__TEXT PASSAGE__.
PRO-ART DENTAL LAB, INC., etc., Petitioner,
v.
V-STRATEGIC GROUP, LLC, etc., Respondent.

986 So.2d 1244, 33 Fla. L. Weekly S503, No. SC07-1397
Supreme Court of Florida, July 10, 2008.

Background: Commercial tenant filed petition for writ of certiorari, seeking review of decision of the Circuit Court, Seventeenth Judicial Circuit, Broward County, Dorian K. Damoorgian, J., affirming county court's entry of default judgment in favor of landlord in its suit for possession of leased premises. The District Court of Appeal, 959 So.2d 753, denied petition and certified conflict. Tenant filed application for review.

Holdings: The Supreme Court, Lewis, J., held that:

(1) county court lacked subject matter jurisdiction over ejectment action;

(2) county court's sua sponte judicial amendment of ejectment complaint to state a cause of action for tenant-removal did not vest county court with subject matter jurisdiction over action;

(3) county court's sua sponte amendment of ejectment complaint to state a cause of action for tenant-removal violated tenant's right to procedural due process; and

(4) rule providing that party may plead or otherwise defend at any time before default is entered applies to cases filed pursuant to statute governing summary procedure unless statute creating cause of action specifically states otherwise.

LEWIS, J.

. . . .

A. Ejectment Subject-Matter Jurisdiction and Due Process

The first issue we must confront is whether the county court possessed subject-matter jurisdiction to even consider this ejectment action. We conclude that Florida's county courts lack subject-matter jurisdiction to entertain ejectment actions. Furthermore, we conclude that a county court may not-consistent with due process-vest itself with subject-matter jurisdiction by sua sponte judicially amending an ejectment complaint to state a cause of action under section 83.21, Florida Statutes (2006).

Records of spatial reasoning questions
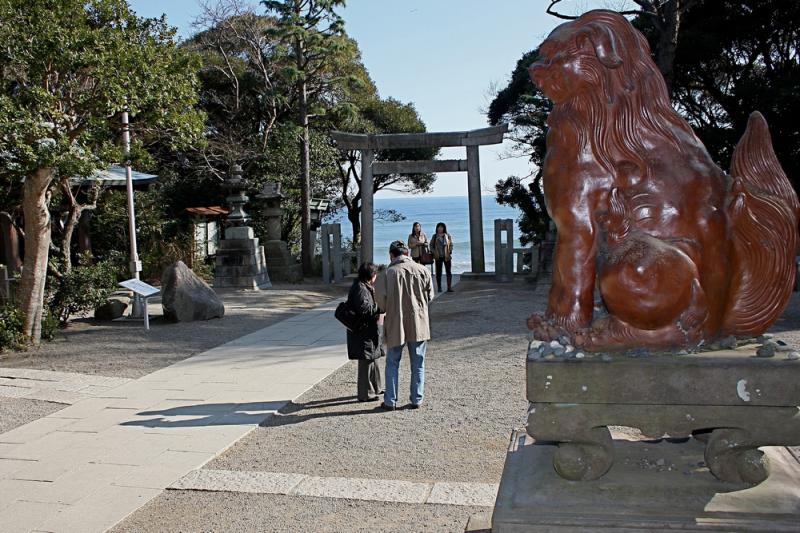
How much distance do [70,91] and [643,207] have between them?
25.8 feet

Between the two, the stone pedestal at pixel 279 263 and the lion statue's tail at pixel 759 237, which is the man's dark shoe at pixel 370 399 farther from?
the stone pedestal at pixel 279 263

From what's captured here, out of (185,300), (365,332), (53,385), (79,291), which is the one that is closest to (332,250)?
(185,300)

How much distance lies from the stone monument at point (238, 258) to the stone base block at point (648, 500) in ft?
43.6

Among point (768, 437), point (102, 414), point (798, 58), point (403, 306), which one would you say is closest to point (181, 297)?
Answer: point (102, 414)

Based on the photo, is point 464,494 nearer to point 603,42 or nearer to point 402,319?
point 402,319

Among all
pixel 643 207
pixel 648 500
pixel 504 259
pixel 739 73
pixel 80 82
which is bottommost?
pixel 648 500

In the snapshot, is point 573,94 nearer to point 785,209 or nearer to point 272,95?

__PROBLEMS AND TASKS__.
a – According to the court opinion excerpt, why could the county court not give itself subject-matter jurisdiction by amending the ejectment complaint on its own? Answer in one to three sentences.
b – From the court opinion excerpt, extract word for word the part that opens with the words containing "(3) county court's" and closes with "specifically states otherwise.".

__SOLUTIONS IN ORDER__.
a – Doing so would not be consistent with due process. The court held that the county court's sua sponte amendment of the ejectment complaint to state a tenant-removal cause of action under section 83.21 violated the tenant's right to procedural due process.

b –
(3) county court's sua sponte amendment of ejectment complaint to state a cause of action for tenant-removal violated tenant's right to procedural due process; and

(4) rule providing that party may plead or otherwise defend at any time before default is entered applies to cases filed pursuant to statute governing summary procedure unless statute creating cause of action specifically states otherwise.